それではラストは露天に浸かりつつ雄大な山々を臨む景色を楽しむことにする。位置的に階段を上ったところに設置された露天風呂は先に話した偽富士山をまさに独り占めという豪華さであった――が、どうやら先約がいたようだ。うん、おかしいな?男どもはみんな出かけてて、ライガーも来てくれなかったはずなんだけど――
「お待ちしておりました――真人様」
そこにいたのはおかっぱボブで艶やかな黒髪に赤い牡丹の髪飾りを付けた色白の和風な雰囲気の美少女であった。
……女風呂!ゾワリと顔が青くなり、くるりと反転。高速で隣に行こうと逡巡する前に――
「ふふ、ここは――男風呂ですのでご安心ください」
と、少女に俺の勘違いを訂正してくれた。
なんだ、俺の間違いじゃあなかったのかと思うのと同時に、何でこの子ったら堂々と男風呂に入ってるんだろうと頭の中で駆け巡る。
まさかとは思うけれど、この美少女っぷりで男の子だったりするのだろうか?いや、確かにそういう事もありえなくもない。男であっても線が細ければ女性に見えなくもない事も無いからだ。うん、ライガーだってその一人だしね!

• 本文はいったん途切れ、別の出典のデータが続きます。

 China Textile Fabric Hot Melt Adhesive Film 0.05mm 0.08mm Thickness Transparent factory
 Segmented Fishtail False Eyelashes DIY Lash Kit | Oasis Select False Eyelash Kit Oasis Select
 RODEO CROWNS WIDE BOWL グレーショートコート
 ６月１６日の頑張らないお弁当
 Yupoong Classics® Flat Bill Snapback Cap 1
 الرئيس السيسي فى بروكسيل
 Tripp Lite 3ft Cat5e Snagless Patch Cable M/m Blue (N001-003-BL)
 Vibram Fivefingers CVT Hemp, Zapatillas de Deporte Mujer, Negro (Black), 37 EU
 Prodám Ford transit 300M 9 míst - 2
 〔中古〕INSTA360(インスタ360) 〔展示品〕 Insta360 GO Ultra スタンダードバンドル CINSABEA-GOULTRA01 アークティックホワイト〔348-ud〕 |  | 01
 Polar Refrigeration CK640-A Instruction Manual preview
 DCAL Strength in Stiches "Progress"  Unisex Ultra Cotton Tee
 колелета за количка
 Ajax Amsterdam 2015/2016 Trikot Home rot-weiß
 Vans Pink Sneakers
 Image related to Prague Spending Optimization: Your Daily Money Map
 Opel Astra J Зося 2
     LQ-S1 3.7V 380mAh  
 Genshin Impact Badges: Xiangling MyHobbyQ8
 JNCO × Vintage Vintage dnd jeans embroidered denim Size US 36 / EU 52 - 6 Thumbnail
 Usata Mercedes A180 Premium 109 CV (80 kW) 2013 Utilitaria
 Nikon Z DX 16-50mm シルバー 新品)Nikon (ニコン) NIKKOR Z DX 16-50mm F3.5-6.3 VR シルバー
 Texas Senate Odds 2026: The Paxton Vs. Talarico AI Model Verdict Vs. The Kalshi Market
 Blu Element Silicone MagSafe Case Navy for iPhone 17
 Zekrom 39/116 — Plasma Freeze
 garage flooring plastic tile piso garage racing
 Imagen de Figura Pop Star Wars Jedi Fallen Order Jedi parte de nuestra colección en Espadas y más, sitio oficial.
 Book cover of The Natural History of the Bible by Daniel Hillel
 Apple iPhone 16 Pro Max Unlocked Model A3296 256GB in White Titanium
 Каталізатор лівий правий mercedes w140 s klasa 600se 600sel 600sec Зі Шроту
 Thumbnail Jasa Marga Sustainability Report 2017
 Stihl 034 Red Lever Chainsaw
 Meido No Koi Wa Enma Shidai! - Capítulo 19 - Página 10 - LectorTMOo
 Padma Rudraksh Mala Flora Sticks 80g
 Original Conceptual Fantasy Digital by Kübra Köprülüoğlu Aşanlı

「ああ、ちなみに――私は女ですので――ご安心ください」
陶磁器のような肌をポッと上気させて少女がたおやかに微笑む。
うん、それは安心するところなのだろうか?俺もそうだけど、男が入って来たらどうするつもりだったのかな?
「問題ございません――真人様だけがくると――わかっておりました故」
そういう問題なのかなぁと思うけれど、体が冷えてきたのでいい加減お湯に浸りたくなってくる。
「ああ、申し訳ございません――このままでは風邪をひかれてしまわれますので――どうぞ、湯船に」
微笑みながらとんでもない事を言ってくる美少女である。うん、知らない女の子と混浴だなんて新婚さんにはハードルが高いのですけれど!
「ふふふ、奥様たちを――大切にされていらっしゃられるのですね」
「当然。愛してますから。それで、君は誰なんだい?」
せめて足だけは湯船につけて、当然の質問を彼女へぶつける。
「はい――私は伊代と申します。この地で古くより続く――今代の予言の巫女です」
予言――。この世界にもあって然るべきとは思っていたけれど、どうやらその実例らしい。
「でも、その予言で男風呂に一人で入りに来るのはどうかと思うなぁ、ぼかぁ!」
「ふふ、でも――そうでもしなければ――貸し切りのお風呂を――楽しめませんでしたので」
この伊代ちゃん、おっとりとした見た目に反して、かなりのちゃっかりもののようだ。
「それで、どうして俺の事を待っていてくれたのかな?」
「明日、お逢いするには――ここでお逢いする必要がありましたので」
どうやらそれも又予言だったらしい。でも、お風呂で逢う必要なかったと思うんだけどな!と言ったら伊代ちゃんは目を泳がせてああ、いい景色ですねぇなんて言いだした。この子、お風呂を独り占めしたかっただけだよこれ!
「明日、ねぇ。どうして明日俺に逢う必要があるんだい?用事があるならいまここで言ってくれればいいのに」
「真人様に初めて逢う私の話を信じていただくに、相応しい場があるからです」
言って伊代ちゃんが、風呂からからだを上げる。うん、待って、待とう!見えるから――と焦ったのも一瞬。どうやら彼女、水着を着ていたらしい。ひらがなで「いよ」なんて可愛らしく書いてあるスクミズなのは突っ込みどころなのか迷う所なのだけれど。
「明日、東堂で――お待ちしております。私の――運命のお方」
桃色に染まる頬でそんなことを言って、伊代ちゃんは去って言った。うん、あんなに可愛い子にそんなことを言われたら男であれば、誰もが勘違いしてしまうだろう。だけど俺は既に既婚者。嫁さんが四人もいる。そう、だからこれはただの生理現象。うん、俺のリボルゲインさんがタオルでぎりぎり隠せていたと思いたい。きっと隠せていたよね!だ、だよね?冷や汗を感じつつ、今度こそ露天風呂につかる。
――ああやっぱりいいお湯だ。
けれど、彼女が本物の予言者なのだとすれば一体何を俺に伝えると言うのだろうか?
俺の行く末か、それともうちの領の行く末か。どちらにせよ、俺に行かないという選択肢は残されていないようだった。